Underpinning these confused programmatic goals was the influence of Stalinism. When the Panthers started out they got money for guns by selling Mao’s “Red Book”, at a profit, to the “radical leftists” on the Berkeley university campus. But Mao, Ho Chi Minh, Castro and Guevara all began to exert considerable influence on the thinking of Newton and Seale. They embraced the Stalinist “stages theory” of revolution: first black liberation, then socialism.

In the fight against the “fascist” US state they saw the primary task as being to unify the lumpenproletariat of the ghetto. Only after that would the struggle for socialism become possible. The lumpenproletariat were seen as the decisive force for social change. And the method for change most suitable to this class was the armed struggle in the ghetto.

Various declarations from Huey Newton contradicted this strategy. But they remained declarations. He called for a general revolution in the “white mother-country”, but developed a practice exclusively based on the struggle in the black ghettos. Stalinism also influenced the organisation of the Black Panther Party. Franz Fanon’s teachings on guerilla war were decisive in Newton and Seale’s thinking.

The two of them set up the Panthers and became Minister of Defence and Chairman respectively. With more recruits they established other posts, but the organisation remained elitist and undemocratic. Huey Newton became a cult figure whose own thoughts were rarely questioned by the rank and file. None of this detracts from the place of honour that the Black Panthers have in the history of the black liberation struggle. It merely explains that they failed to develop a political strategy that could ultimately defeat the US imperialist state.
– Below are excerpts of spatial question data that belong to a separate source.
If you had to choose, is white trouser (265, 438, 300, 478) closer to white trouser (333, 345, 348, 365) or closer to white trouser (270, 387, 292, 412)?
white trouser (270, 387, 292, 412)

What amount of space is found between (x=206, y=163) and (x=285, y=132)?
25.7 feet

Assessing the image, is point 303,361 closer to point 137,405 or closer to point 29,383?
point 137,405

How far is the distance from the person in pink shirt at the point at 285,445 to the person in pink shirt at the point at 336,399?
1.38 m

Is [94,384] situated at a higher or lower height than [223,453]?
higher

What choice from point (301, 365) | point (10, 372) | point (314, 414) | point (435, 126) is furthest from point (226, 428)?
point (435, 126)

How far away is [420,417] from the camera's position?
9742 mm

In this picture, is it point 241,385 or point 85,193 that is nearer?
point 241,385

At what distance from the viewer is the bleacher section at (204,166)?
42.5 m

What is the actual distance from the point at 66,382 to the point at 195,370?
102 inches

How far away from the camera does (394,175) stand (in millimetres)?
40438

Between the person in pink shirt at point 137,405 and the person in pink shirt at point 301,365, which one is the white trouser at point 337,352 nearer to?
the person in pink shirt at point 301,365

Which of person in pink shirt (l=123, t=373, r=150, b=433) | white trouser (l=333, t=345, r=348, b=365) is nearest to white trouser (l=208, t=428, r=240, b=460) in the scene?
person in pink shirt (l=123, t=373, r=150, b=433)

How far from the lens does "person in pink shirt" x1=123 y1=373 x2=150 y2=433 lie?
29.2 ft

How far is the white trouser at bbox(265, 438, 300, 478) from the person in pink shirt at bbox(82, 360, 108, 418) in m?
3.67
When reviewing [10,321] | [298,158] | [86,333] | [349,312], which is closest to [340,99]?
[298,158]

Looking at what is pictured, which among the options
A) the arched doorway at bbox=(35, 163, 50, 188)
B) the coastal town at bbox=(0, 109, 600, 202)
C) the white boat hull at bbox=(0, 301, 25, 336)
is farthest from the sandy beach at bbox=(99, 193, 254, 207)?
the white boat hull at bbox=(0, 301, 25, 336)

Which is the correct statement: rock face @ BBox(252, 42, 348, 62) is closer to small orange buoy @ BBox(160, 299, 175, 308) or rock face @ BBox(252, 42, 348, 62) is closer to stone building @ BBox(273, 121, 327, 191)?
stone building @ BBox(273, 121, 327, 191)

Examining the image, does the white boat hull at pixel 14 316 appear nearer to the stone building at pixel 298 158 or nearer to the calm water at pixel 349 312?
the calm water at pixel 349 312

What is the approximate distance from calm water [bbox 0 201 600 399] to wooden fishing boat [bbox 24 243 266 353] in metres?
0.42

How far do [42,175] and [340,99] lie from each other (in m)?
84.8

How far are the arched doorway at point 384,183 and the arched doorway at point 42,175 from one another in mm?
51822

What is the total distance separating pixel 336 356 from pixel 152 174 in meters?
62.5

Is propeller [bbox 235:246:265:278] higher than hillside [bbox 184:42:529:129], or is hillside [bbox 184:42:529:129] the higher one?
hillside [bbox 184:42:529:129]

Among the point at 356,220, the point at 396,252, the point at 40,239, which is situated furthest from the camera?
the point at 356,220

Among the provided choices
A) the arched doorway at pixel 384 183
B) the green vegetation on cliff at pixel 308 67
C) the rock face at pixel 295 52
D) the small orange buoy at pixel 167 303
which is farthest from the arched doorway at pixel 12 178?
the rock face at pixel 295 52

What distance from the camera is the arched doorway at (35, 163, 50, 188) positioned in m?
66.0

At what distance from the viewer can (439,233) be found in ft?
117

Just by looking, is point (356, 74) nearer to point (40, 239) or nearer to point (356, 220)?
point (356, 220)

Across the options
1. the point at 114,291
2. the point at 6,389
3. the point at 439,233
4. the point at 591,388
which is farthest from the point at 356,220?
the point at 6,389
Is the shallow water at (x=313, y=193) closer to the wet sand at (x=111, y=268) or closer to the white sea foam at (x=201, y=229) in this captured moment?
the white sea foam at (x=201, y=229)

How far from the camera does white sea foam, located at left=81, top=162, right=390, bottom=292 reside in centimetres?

That state took vicious revenge on the young black militants who had used the gun laws to defy its racist police and the brutalisation of the black communities. A massive FBI operation, the Counter Intelligence Programme, was launched against the Panthers. Key militants were shot dead in deliberately provoked shoot-outs with the police.

Huey Newton was wounded in one such shoot-out and, in defiance of all the evidence, was incarcerated for murder. Bobby Seale was framed and shipped to Chicago where, when he tried to defend himself in court, the judge ordered that he be chained to a chair and gagged throughout the trial.

Faced with this persecution many of the Panthers stood firm. To this day some of their members remain in US prisons. Today’s generation of black militants can learn from the mistakes of the Panthers. Black self defence can be a starting point, and is a vital element of the struggle.

But it has to be fought for as part of a programme to link the everyday struggles of black workers and youth to the overthrow of the capitalist system. Likewise, black self organisation has to be class based and rooted within the wider working class movement.

But as well as learning from the Panthers’ mistakes, today’s youth must also learn the spirit of heroism and the will to act that permeated the Black Panther Party at the height of its struggle with the US state.